3. Failure to State a Claim
Finally, Local 120 argues that Plaintiffs' complaint fails to state a claim for breach of the Hopkins CBA. A breach of contract claim requires proof of three elements: (1) the existence of a valid contract; (2) a breach of that contract; and (3) resulting damage to the plaintiff. Collins v. McKinney, 871 N.E.2d 363, 370 (Ind.Ct.App. 2007). Plaintiffs have properly alleged these elements here.
Local 120 argues that other contract provisions in the CBA show that it did not breach the Hopkins CBA. The problem for Local 120, however, is that it is not challenging the sufficiency of the complaint. Rather, it is challenging the merits of the complaint. Local 120 argues that Plaintiffs cannot show a breach because any claim against it for breach is derivative of the Plaintiffs allegation that Local 414 breached its CBA. On a motion to dismiss, however, Plaintiffs need not show anything.
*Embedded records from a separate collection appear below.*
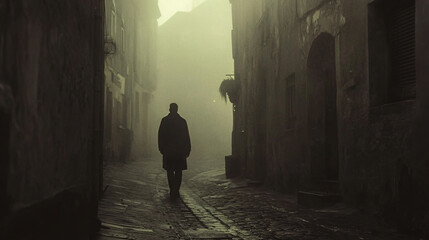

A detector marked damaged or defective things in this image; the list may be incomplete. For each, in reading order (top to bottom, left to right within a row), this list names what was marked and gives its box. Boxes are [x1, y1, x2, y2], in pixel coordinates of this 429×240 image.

peeling plaster wall [0, 0, 102, 216]
peeling plaster wall [231, 0, 428, 232]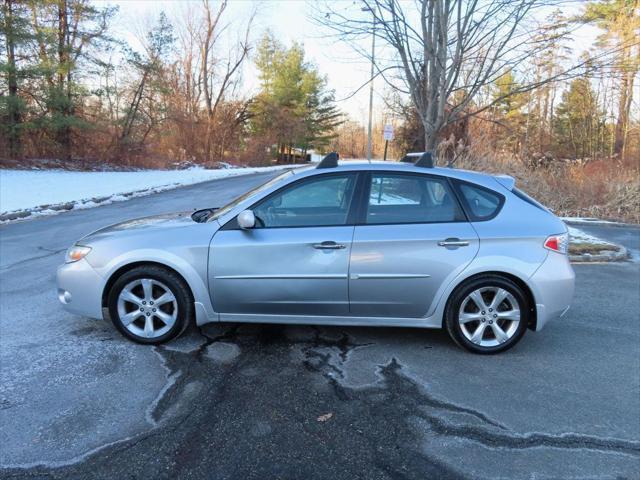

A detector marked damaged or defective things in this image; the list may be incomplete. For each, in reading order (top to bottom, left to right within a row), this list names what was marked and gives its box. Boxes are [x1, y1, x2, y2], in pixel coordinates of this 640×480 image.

cracked pavement [1, 171, 640, 478]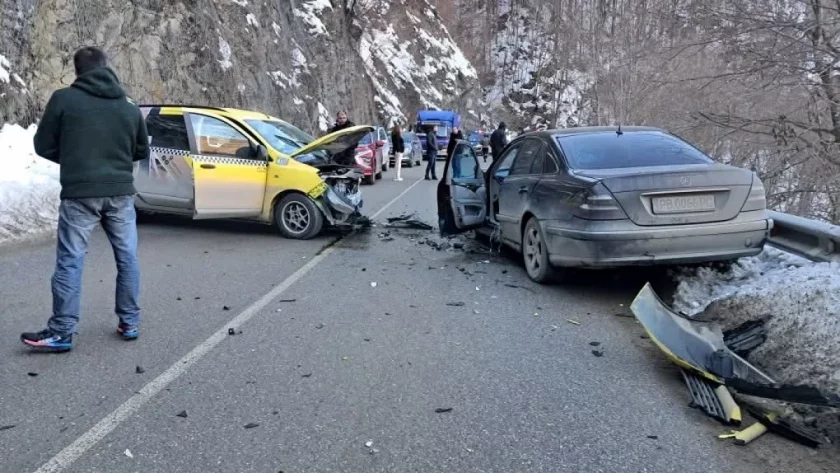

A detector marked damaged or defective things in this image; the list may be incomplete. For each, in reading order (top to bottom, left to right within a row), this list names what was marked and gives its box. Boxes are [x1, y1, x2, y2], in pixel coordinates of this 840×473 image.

damaged mercedes sedan [134, 104, 370, 238]
damaged mercedes sedan [440, 125, 776, 282]
detached bumper [540, 213, 772, 268]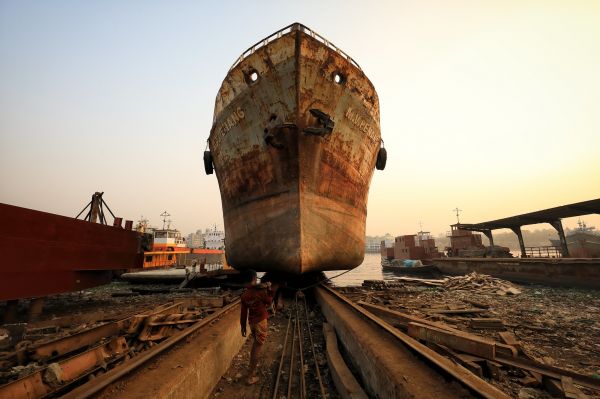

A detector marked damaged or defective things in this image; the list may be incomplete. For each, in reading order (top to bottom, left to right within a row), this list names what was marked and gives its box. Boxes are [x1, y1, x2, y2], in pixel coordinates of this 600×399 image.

rusted steel plate [0, 203, 144, 300]
rusted steel plate [209, 23, 382, 276]
rusty ship hull [209, 24, 382, 276]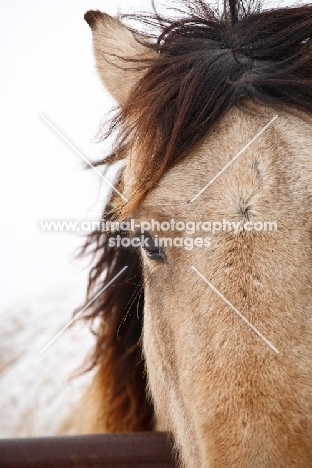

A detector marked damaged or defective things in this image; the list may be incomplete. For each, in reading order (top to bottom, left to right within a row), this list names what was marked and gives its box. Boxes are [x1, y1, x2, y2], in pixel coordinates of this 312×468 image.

rusty bar [0, 434, 176, 466]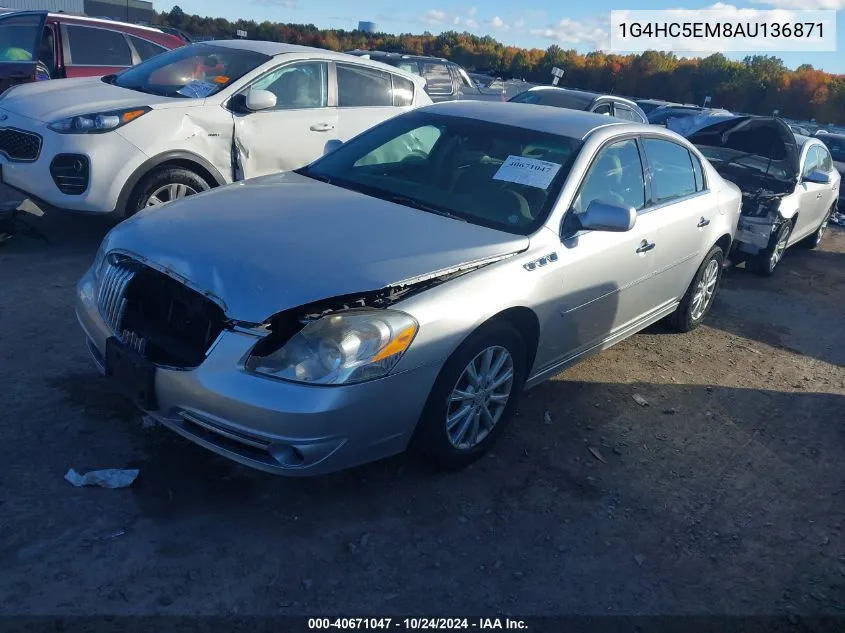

Brown v. Budz, 398 F.3d 904, 914 (7th Cir. 2005) (“ [T]he plaintiff does not have to “show” anything; he need only allege.”). Plaintiffs here need only allege plausible allegations of breach of contract. Because Plaintiffs have done so, the Motion to Dismiss is DENIED.
CONCLUSION
Consistent with the discussion above, Local 120's Motion to Dismiss or, in the Alternative, to Compel Arbitration is DENIED in PART and GRANTED in PART. (ECF No. 20). The Motion is GRANTED as to any claim in Count II asserting breach of contract based on acts during the 2019 Strike in Minnesota. The Motion is DENIED in all other respects.